* **Document section**
------------------------------------
(649g) Disentangling the Effects of Polymer Matrix Chain Length and Processing Conditions on Nanorod Assembly in Polymer Nanocomposites

Polymer nanocomposites (PNCs) refer to a class of soft materials which comprise a polymer matrix with nanoparticle fillers. The inclusion of nanofillers, specifically anisotropic particles such as nanorods, results in soft materials with enhanced mechanical, thermal, and optical properties versus neat, polymer melts. Therefore, a fundamental understanding of the structure-property relationships and nonequilibrium phase behavior of PNCs is essential to enable the fabrication of multifunctional soft materials. In this talk, we describe equilibrium and nonequilibrium coarse-grained molecular dynamics simulations of thin nanorods in polymer melts and show that nanorod assembly depends on the matrix chain length as well as the nanorod length and concentration. Simulations show that nanorods undergo shear-driven alignment and aggregate to form bundles via attractive, bridging interactions between nanorods and matrix chains. Increasing nanorod length promotes nanorod assembly at equivalent shear rates but has a negligible effect at equivalent Peclet numbers. Finally, simulations show that matrix chain length shifts the isotropic-to-nematic transition volume fraction. Overall, our results highlight how subtle differences in nanorod design, matrix chain length, and processing conditions can significantly alter PNC assembly and structure, thus creating new design opportunities for engineered nanocomposites.
------------------------------------
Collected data
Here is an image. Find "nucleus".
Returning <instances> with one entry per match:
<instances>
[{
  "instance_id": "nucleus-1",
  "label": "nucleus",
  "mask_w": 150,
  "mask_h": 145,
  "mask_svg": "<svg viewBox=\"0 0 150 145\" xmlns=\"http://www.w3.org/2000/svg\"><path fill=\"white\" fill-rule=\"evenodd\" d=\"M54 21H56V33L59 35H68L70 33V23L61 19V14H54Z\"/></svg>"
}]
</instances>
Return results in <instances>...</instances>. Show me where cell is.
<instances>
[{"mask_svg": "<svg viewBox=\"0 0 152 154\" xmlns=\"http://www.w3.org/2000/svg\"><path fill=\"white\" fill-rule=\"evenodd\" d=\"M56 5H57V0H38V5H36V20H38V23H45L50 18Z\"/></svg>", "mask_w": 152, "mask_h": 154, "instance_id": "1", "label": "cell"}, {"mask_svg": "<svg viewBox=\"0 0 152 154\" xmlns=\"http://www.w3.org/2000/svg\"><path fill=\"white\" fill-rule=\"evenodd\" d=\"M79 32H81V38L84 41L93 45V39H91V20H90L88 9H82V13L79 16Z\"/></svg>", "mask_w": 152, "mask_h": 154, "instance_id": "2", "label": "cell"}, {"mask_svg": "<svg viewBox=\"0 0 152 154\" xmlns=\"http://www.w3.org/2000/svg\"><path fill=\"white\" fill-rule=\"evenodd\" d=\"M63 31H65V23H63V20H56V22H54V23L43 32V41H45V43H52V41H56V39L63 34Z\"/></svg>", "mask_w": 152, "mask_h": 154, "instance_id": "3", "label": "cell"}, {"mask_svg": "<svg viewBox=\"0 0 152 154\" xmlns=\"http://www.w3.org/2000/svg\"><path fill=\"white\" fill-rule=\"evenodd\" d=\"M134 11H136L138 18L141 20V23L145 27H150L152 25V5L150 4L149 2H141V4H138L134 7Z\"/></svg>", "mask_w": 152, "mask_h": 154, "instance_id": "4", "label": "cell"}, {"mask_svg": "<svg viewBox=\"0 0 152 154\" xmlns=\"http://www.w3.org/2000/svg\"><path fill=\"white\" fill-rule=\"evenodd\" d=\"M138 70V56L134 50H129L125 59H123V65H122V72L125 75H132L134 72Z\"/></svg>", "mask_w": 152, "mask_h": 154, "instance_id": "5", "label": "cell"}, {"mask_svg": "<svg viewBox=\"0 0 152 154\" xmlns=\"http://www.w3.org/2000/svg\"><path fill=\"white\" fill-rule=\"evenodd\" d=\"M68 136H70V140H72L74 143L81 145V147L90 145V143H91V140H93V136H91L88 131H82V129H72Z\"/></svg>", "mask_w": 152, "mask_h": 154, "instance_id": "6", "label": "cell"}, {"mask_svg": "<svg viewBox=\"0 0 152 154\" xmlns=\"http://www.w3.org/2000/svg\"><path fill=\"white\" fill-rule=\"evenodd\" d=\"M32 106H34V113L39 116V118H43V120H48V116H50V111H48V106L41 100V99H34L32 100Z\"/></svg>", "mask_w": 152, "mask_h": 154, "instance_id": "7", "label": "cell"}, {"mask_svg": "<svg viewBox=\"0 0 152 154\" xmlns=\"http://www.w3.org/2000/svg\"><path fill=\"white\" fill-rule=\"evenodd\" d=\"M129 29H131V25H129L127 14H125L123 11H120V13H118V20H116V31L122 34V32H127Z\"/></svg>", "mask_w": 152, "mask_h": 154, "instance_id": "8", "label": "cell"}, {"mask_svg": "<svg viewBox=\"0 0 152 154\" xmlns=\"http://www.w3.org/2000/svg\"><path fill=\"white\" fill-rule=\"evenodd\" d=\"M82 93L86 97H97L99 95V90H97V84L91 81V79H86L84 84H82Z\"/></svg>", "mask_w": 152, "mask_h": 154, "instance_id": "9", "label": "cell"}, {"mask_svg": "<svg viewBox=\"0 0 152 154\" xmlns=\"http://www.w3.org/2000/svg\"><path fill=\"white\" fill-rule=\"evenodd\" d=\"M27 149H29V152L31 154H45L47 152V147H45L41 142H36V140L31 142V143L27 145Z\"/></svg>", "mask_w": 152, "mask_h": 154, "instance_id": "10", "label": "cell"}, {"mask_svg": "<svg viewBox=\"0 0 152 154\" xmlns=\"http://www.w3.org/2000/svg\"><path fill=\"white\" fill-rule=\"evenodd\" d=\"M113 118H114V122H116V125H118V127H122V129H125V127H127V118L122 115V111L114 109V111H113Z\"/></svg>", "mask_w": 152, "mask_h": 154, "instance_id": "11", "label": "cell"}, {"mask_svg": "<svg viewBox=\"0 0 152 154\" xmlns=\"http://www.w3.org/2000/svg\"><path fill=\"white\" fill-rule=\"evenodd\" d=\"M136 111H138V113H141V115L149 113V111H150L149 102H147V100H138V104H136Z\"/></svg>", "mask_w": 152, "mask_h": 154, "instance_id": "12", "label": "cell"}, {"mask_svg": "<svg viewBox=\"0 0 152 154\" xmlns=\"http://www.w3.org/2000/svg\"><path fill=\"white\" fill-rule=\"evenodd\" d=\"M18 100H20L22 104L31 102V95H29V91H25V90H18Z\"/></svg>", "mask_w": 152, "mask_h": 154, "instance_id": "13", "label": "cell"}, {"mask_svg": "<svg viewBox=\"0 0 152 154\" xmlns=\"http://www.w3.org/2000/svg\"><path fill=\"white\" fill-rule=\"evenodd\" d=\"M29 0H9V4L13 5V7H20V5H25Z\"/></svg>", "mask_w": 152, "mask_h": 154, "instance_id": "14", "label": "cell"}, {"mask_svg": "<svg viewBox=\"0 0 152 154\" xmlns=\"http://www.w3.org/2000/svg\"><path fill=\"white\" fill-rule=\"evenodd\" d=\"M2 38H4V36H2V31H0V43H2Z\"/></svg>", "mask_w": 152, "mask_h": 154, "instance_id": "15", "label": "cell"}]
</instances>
------------------------------------
* **Study questions**
(1) According to the abstract, what effect does increasing nanorod length have on nanorod assembly at equivalent Peclet numbers?
(2) List the three properties that the abstract says are enhanced when nanofillers such as nanorods are included in a polymer matrix.
The rows play no part in this work.

* **List of solutions**
(1) It has a negligible effect.

(2) Mechanical, thermal, and optical properties.